**Actions to take:**
(a) Please say whether each statement below agrees with the Hetero excerpt, answering yes or no and quoting the words from the excerpt that decide it.
(i) Hetero's partnership with Gilead Sciences covers 120 high-incidence countries.
(ii) Hetero's stated goal is to reach net zero emissions by 2030.
(iii) The Warsaw office marked Hetero's entry into Western European pharmaceutical markets.
(b) Proceed with the Hetero excerpt below, writing on from its last sentence.

**Page extract:**
Start of Block

In 2023, Hetero celebrated 30 years of its journey from a small-time API producer to a global pharmaceutical manufacturing powerhouse.

In 2024, Hetero entered a partnership with Gilead Sciences to expand availability of Lenacapavir, a long acting injectable HIV treatment, across 120 high-incidence countries in order to support the global HIV response.

In 2025, Hetero opened a new commercial office in Warsaw, Poland, marking the company’s formal entry into the Eastern European pharmaceutical markets.

In 2026, Hetero launched generic versions of semaglutide - the active ingredient in medicines for type 2 diabetes and obesity management- in emerging markets under the names Truglyx, Rolmodl, and Moto G.

== Sustainability ==
Hetero reports its ESG performance annually with reference to the Global Reporting Initiative (GRI), the Sustainability Accounting Standards Board( SASB), and the UN Global Compact.

Environment

Hetero leads its environment strategy with the stated goal of reaching net zero emissions by 2045. Interim environmental targets include 25% reduction in Scope 1 and Scope 2 emissions by 2030 (with 2022 as a baseline), a 30% increase in the use of renewable energy by 2030, and becoming a Zero Waste to Landfill company in the same year.

According to the company’s FY2024-2025 Sustainability report, the company’s Scope 1 emissions were 3,12,435 tCO₂e and Scope 2 emissions were 2,95,020 tCO₂e, resulting in total Scope 1 and Scope 2 emissions of 6,07,455 tCO₂e. Emissions intensity for the year stood at 3.09 tCO₂e per million INR revenue, while biogenic emissions amounted to 72425 tCO₂e.

End of Block

(Scene geometry reasoning data)
Start of Block

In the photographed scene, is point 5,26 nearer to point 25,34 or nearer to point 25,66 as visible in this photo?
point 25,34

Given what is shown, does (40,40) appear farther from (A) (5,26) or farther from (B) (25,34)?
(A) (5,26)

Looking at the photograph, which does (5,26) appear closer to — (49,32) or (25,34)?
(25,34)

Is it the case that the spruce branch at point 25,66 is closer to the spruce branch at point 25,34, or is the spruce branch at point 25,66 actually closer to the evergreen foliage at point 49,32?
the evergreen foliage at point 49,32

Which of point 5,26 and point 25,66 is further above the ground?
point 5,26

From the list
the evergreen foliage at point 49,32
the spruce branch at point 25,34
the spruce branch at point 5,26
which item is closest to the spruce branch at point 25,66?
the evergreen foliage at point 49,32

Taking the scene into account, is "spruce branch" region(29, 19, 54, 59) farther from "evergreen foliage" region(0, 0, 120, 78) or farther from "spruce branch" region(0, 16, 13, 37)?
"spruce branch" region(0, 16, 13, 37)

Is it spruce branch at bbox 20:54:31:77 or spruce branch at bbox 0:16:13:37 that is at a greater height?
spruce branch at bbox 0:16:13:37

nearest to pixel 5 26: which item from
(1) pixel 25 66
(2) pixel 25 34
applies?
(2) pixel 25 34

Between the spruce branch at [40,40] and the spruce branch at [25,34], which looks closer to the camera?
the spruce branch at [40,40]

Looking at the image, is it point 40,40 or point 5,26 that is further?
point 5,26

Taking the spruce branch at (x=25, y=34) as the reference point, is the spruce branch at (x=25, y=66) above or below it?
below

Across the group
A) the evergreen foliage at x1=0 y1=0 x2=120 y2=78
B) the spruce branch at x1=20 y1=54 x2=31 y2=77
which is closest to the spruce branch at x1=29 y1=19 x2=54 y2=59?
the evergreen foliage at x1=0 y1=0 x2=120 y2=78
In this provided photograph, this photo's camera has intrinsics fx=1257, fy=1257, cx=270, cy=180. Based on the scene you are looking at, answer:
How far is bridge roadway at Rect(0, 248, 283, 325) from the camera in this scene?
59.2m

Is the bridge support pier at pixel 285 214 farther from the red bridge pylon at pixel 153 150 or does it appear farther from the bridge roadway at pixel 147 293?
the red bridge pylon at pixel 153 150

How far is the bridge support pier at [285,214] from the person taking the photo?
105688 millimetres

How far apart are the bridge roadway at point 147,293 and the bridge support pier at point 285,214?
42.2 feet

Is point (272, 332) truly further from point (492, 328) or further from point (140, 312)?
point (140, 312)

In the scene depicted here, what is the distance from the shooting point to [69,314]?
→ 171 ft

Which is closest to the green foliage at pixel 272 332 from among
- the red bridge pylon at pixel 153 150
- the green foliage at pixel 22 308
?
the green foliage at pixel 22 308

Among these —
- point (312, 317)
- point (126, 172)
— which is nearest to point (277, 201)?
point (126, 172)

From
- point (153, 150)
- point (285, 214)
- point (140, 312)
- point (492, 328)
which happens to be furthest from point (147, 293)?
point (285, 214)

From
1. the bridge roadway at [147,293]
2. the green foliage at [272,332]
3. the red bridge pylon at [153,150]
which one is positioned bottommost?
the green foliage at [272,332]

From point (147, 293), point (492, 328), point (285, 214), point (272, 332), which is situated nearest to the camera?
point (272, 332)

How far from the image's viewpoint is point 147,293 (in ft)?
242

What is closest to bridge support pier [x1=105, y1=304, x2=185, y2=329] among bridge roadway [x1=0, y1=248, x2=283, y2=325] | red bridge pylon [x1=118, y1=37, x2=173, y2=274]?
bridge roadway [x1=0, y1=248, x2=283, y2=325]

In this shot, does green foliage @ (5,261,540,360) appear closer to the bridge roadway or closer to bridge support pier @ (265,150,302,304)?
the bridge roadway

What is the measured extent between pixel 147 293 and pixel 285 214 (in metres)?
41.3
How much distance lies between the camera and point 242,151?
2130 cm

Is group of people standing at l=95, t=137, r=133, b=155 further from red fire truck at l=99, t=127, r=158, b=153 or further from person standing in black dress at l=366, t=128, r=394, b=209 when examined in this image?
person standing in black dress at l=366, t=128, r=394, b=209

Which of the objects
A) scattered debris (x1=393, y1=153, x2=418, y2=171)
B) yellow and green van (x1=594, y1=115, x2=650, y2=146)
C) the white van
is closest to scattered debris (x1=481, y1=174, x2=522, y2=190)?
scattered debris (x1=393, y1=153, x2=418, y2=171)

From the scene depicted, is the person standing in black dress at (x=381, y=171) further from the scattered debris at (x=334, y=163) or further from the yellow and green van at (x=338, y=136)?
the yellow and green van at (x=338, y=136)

End of Block

**Outputs by task:**
(a)
(i) Yes: "across 120 high-incidence countries"
(ii) No: "the stated goal of reaching net zero emissions by 2045"
(iii) No: "marking the company’s formal entry into the Eastern European pharmaceutical markets"

(b)
The company also completed its first Scope 3 inventory, covering 13 categories and totalling 1,253,550 tCO₂e. 20% of Hetero’s total energy consumption came from renewable sources. The company recycled 343849 kilolitres of wastewater through Zero Liquid Discharge systems, and recycled 100% of non-hazardous waste, resulting in two sites (Annora and Jeedimetla) receiving Zero Waste to Landfill certification.

Social

Hetero’s social approach revolves around workforce wellbeing, diversity, inclusion, and occupational safety.

As of FY2024-25, Hetero employed 18292 people directly and 10355 people through contract. Women made up 13.63% of direct workforce and 19.28% of contract workers. The majority of Hetero’s workforce is under 50, with 48.39% of employees aged 30-50 and another 50% under 30.

Gender pays ratios ranged from 0.86:1 to 0.97:1 across management levels, reaching parity (1:1) for contract workers.

Mahila Abhyudaya

Hetero runs a program called Mahila Abhyudaya aimed at integrating women into production roles historically dominated by men, alongside dedicated women’s walk-in recruitment drives. The company reported zero POSH (prevention of sexual harassment) cases and zero incidents of discrimination on any basis during FY 2024-25. All employees are eligible for parental leave. 514 men and 64 women took parental leave during the year, with a 100% return to work rate and 100% 12 month retention rate.

Employees received a total of 901175 hours of training during the year, averaging 44/88 hours per employee and 14.12 hours per contract worker. Training is split into roughly 54% Good Manufacturing Practices, 30% safety, and 16% learning and development content.

Hetero operates several structured programs for employee training, including

Manthan: technical/ functional skills, using AR/VR training technology

Pragati: leadership and behavioral skills across three tiers

Sammati: compliance training on ethics, safety and green chemistry

Unnati: talent development and social outreach

Bharosa: mental health and wellness

A dedicated Nipuna training center and Darpan skill development centre support technical upskilling and bridge the academia-industry gaps. All employees receive a formal performance and career development review during the year.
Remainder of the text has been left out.